This is a continuation of the exercises in “Machine learning – a probabilistic perspective” by Kevin Murphy. Chapter 3 is on “Generative Models for Discrete Data”.

**3.1 MLE for the Bernoulli/ binomial model**

We start off with a nice simple one. If we have data D consisting of N1 heads out of a total number N trials, then the likelihood is \(P(D|\theta) = \theta^{N_1} (1-\theta)^{N-N_1} \). However, it’s a lot easier to work with the log likelihood here:

\( \log(P(D|\theta)) = N_1 \log(\theta) + (N-N_1) \log(1-\theta) \)

Now we take the derivative:

\(\frac{d}{d \theta} = \frac{N_1}{\theta} – \frac{N-N_1}{1-\theta} = 0 \ \ \implies \frac{N_1}{\theta} = \frac{N-N_1}{1-\theta} \)

and rearrange to find that the MLE is \( \hat{\theta} = \frac{N_1}{N} \)

**3.2 Marginal likelihood for the Beta-Bernoulli model.**

This question is looking at deriving the marginal likelihood, \(P(D) = \int P(D|\theta) P(\theta) d\theta \). We are told to use the chain rule of probability: \(P(x_{1:N}) = p(x_1) p(x_2 | x_1) p(x_3: x_{1:2})\dots \)
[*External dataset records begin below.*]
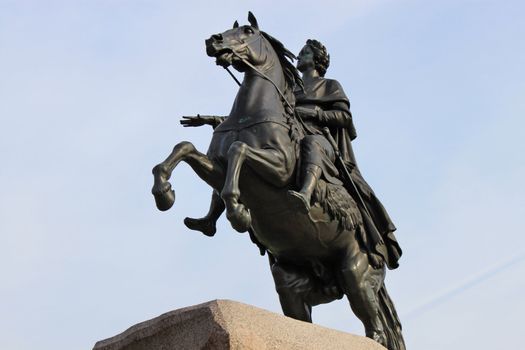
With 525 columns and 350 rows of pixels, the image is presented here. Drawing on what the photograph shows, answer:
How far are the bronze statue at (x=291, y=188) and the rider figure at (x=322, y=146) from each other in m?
0.01

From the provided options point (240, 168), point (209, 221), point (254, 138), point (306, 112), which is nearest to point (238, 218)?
point (240, 168)

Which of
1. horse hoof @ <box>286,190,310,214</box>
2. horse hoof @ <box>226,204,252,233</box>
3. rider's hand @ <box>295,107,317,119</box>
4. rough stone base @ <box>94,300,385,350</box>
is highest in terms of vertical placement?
rider's hand @ <box>295,107,317,119</box>

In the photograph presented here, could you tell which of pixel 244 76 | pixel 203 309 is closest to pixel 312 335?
pixel 203 309

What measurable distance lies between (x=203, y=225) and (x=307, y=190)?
39.5 inches

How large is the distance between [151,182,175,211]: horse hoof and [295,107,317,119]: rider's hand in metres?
2.08

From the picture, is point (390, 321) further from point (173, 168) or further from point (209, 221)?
point (173, 168)

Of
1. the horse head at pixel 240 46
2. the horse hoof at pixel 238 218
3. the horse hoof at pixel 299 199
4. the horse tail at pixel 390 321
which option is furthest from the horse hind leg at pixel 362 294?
the horse head at pixel 240 46

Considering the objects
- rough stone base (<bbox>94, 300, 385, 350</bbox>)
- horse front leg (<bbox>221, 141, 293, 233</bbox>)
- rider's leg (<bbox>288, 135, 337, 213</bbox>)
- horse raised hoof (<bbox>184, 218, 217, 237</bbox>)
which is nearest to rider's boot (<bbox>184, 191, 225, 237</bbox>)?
horse raised hoof (<bbox>184, 218, 217, 237</bbox>)

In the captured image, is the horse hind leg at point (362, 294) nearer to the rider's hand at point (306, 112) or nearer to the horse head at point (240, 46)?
the rider's hand at point (306, 112)

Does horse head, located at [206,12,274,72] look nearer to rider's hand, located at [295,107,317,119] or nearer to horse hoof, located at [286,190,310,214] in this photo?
rider's hand, located at [295,107,317,119]

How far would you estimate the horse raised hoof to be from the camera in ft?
26.5

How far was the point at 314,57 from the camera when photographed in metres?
9.50

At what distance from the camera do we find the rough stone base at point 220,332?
5430mm

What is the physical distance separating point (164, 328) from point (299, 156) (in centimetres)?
252
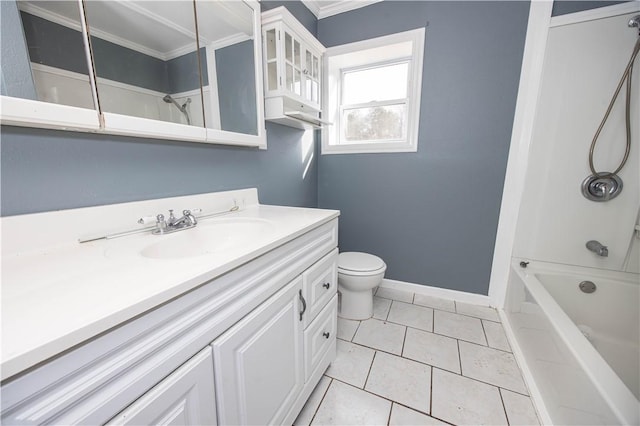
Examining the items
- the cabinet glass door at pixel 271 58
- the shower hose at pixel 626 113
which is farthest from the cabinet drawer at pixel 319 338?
the shower hose at pixel 626 113

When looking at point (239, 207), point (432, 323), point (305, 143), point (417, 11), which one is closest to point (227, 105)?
Answer: point (239, 207)

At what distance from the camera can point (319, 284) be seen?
1155mm

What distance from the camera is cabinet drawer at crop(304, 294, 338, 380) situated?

and reminded that in the chapter we derived the posterior predictive distribution:

\( P(X=k | D_{1:N}) = \frac{N_k + \alpha_k}{\sum_i N_i + \alpha_i} \)

We are the given an example – suppose D = H,T,T,H,H (or D=1,0,0,1,1). It follows that:

\(P(D) = \frac{\alpha_1}{\alpha} \frac{\alpha_0}{\alpha + 1} \frac{\alpha_0+1}{\alpha+2} \frac{\alpha_1 + 1}{\alpha + 3} \frac{\alpha_1+2}{\alpha+4} \)

where we have just applied the chain rule, using the posterior predictive distribution after each data point has been collected. It’s clear that if we do this more generally (for any collection of data), that we will be left with:

\(P(D) = \frac{\left[ \alpha_0 \dots (\alpha_0 + N_0 – 1) \right] \left[ \alpha_1 \dots (\alpha_1 + N_1 – 1) \right]}{\alpha \dots (\alpha + N-1)} \)

We then note that this can be re-written using factorials as follows:

\(P(D) = \frac{(\alpha_0+N_0-1)! (\alpha_1 + N_1 -1)! (\alpha-1)!}{(\alpha_0-1)! (\alpha_1-1)! (\alpha + N -1)!} \)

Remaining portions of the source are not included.